WRITTEN EXERCISE
Copy out the lines below, switching every occurrence of "row of wooden pilings" to "row of fence posts" and leaving everything else as it is.

MATERIAL PROVIDED
──────────

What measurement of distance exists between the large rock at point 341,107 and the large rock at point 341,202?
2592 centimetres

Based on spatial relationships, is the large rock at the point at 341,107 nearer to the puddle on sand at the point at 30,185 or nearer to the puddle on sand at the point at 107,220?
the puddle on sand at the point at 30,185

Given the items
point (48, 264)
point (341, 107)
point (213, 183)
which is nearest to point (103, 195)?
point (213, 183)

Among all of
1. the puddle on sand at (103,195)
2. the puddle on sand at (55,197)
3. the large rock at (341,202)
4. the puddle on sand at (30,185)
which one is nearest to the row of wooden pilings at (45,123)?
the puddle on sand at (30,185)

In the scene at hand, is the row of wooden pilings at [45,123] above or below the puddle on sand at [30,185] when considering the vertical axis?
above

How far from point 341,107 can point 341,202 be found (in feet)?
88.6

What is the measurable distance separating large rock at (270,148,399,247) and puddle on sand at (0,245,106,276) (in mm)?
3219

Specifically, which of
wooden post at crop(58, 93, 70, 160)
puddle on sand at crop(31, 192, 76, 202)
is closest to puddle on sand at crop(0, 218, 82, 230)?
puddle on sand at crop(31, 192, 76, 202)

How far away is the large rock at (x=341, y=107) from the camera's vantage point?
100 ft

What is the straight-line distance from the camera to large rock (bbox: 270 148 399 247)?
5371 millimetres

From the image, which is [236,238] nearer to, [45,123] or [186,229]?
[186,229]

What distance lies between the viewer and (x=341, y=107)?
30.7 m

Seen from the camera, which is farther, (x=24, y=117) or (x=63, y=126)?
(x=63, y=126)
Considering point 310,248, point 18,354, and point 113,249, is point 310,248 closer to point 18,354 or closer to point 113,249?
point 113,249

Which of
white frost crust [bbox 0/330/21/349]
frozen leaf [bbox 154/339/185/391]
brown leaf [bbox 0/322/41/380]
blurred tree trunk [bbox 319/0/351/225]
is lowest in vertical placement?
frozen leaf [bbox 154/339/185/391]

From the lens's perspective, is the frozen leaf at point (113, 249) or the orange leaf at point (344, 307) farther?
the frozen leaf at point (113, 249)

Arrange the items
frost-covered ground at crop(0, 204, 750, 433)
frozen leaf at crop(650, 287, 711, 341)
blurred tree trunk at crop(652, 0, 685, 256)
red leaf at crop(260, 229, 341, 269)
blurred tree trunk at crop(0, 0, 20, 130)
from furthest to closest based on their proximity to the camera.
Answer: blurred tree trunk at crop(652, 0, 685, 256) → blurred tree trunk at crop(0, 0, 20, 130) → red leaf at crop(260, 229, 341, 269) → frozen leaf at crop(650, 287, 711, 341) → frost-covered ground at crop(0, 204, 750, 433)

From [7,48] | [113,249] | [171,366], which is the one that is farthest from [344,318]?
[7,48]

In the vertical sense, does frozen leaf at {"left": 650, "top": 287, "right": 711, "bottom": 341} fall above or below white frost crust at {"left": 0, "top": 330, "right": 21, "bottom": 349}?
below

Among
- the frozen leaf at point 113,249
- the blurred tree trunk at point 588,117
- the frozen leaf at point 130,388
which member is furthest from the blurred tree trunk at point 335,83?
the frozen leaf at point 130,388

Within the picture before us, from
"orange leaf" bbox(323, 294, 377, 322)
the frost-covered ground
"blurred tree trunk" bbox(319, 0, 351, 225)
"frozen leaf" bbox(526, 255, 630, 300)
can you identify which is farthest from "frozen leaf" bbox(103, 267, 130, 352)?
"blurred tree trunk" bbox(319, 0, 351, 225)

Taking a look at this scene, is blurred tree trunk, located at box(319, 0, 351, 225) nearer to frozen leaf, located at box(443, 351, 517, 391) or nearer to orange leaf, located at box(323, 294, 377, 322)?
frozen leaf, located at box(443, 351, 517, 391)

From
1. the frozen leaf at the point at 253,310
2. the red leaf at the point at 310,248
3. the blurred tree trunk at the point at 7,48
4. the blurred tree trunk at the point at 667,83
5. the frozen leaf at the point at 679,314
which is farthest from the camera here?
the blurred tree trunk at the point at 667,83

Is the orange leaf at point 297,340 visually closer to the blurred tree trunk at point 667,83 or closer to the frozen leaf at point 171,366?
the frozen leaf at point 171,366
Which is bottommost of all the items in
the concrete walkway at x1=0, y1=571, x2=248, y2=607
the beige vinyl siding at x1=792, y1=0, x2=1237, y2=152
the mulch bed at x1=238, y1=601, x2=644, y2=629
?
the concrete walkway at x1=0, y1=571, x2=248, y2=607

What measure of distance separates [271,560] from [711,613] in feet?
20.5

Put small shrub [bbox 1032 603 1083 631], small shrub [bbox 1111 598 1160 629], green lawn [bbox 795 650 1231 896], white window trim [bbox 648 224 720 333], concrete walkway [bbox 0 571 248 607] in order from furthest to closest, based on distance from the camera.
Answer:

──────────

RESULT
What measurement of distance exists between the large rock at point 341,107 and the large rock at point 341,202?
2592 centimetres

Based on spatial relationships, is the large rock at the point at 341,107 nearer to the puddle on sand at the point at 30,185 or nearer to the puddle on sand at the point at 107,220?
the puddle on sand at the point at 30,185

Given the items
point (48, 264)
point (341, 107)
point (213, 183)
which is nearest to point (103, 195)?
point (213, 183)

Among all of
1. the puddle on sand at (103,195)
2. the puddle on sand at (55,197)
3. the large rock at (341,202)
4. the puddle on sand at (30,185)
which one is nearest to the row of fence posts at (45,123)?
the puddle on sand at (30,185)

In the scene at hand, is the row of fence posts at [45,123] above or below the puddle on sand at [30,185] when considering the vertical axis?
above

How far from point 341,107 can point 341,202 be found (in feet)?
88.6

What is the measurable distance separating large rock at (270,148,399,247) and puddle on sand at (0,245,106,276) (in mm)?
3219

Specifically, which of
wooden post at crop(58, 93, 70, 160)
puddle on sand at crop(31, 192, 76, 202)
is closest to puddle on sand at crop(0, 218, 82, 230)?
puddle on sand at crop(31, 192, 76, 202)

How far away is the large rock at (x=341, y=107) from the camera's vantage point?
100 ft

What is the straight-line distance from the camera to large rock (bbox: 270 148 399 247)?
5371 millimetres

From the image, which is [236,238] nearer to, [45,123] or [186,229]?
[186,229]

What distance lies between the viewer and (x=341, y=107)?
30.7 m

Seen from the camera, which is farther, (x=24, y=117) or (x=63, y=126)?
(x=63, y=126)
Considering point 310,248, point 18,354, and point 113,249, is point 310,248 closer to point 18,354 or closer to point 113,249?
point 113,249

Which of
white frost crust [bbox 0/330/21/349]
frozen leaf [bbox 154/339/185/391]
brown leaf [bbox 0/322/41/380]
blurred tree trunk [bbox 319/0/351/225]
is lowest in vertical placement?
frozen leaf [bbox 154/339/185/391]

From the lens's perspective, is the frozen leaf at point (113, 249) or the orange leaf at point (344, 307) farther?
the frozen leaf at point (113, 249)

Arrange the items
frost-covered ground at crop(0, 204, 750, 433)
frozen leaf at crop(650, 287, 711, 341)
blurred tree trunk at crop(652, 0, 685, 256)
red leaf at crop(260, 229, 341, 269)
blurred tree trunk at crop(0, 0, 20, 130)
from furthest to closest based on their proximity to the camera.
Answer: blurred tree trunk at crop(652, 0, 685, 256) → blurred tree trunk at crop(0, 0, 20, 130) → red leaf at crop(260, 229, 341, 269) → frozen leaf at crop(650, 287, 711, 341) → frost-covered ground at crop(0, 204, 750, 433)

From [7,48] | [113,249] | [171,366], which is the one that is farthest from [344,318]?
[7,48]

In the vertical sense, does frozen leaf at {"left": 650, "top": 287, "right": 711, "bottom": 341} fall above or below white frost crust at {"left": 0, "top": 330, "right": 21, "bottom": 349}?
below

Among
- the frozen leaf at point 113,249
- the blurred tree trunk at point 588,117
- the frozen leaf at point 130,388
which member is furthest from the blurred tree trunk at point 335,83?
the frozen leaf at point 130,388

Within the picture before us, from
"orange leaf" bbox(323, 294, 377, 322)
the frost-covered ground
"blurred tree trunk" bbox(319, 0, 351, 225)
"frozen leaf" bbox(526, 255, 630, 300)
can you identify which is farthest from "frozen leaf" bbox(103, 267, 130, 352)?
"blurred tree trunk" bbox(319, 0, 351, 225)

Taking a look at this scene, is blurred tree trunk, located at box(319, 0, 351, 225) nearer to frozen leaf, located at box(443, 351, 517, 391) or nearer to orange leaf, located at box(323, 294, 377, 322)?
frozen leaf, located at box(443, 351, 517, 391)

From
1. the frozen leaf at the point at 253,310
2. the red leaf at the point at 310,248
3. the blurred tree trunk at the point at 7,48
4. the blurred tree trunk at the point at 667,83
5. the frozen leaf at the point at 679,314
which is farthest from the camera here?
the blurred tree trunk at the point at 667,83

Is the orange leaf at point 297,340 visually closer to the blurred tree trunk at point 667,83 or closer to the frozen leaf at point 171,366?
the frozen leaf at point 171,366
Which is bottommost of all the items in
the concrete walkway at x1=0, y1=571, x2=248, y2=607
the beige vinyl siding at x1=792, y1=0, x2=1237, y2=152
the mulch bed at x1=238, y1=601, x2=644, y2=629
?
the concrete walkway at x1=0, y1=571, x2=248, y2=607

What measure of distance separates [271,560] from [711,613] in feet?
20.5

Put small shrub [bbox 1032 603 1083 631], small shrub [bbox 1111 598 1160 629], green lawn [bbox 795 650 1231 896], white window trim [bbox 648 224 720 333], concrete walkway [bbox 0 571 248 607] in order from furthest to closest, based on distance from the camera.
Answer:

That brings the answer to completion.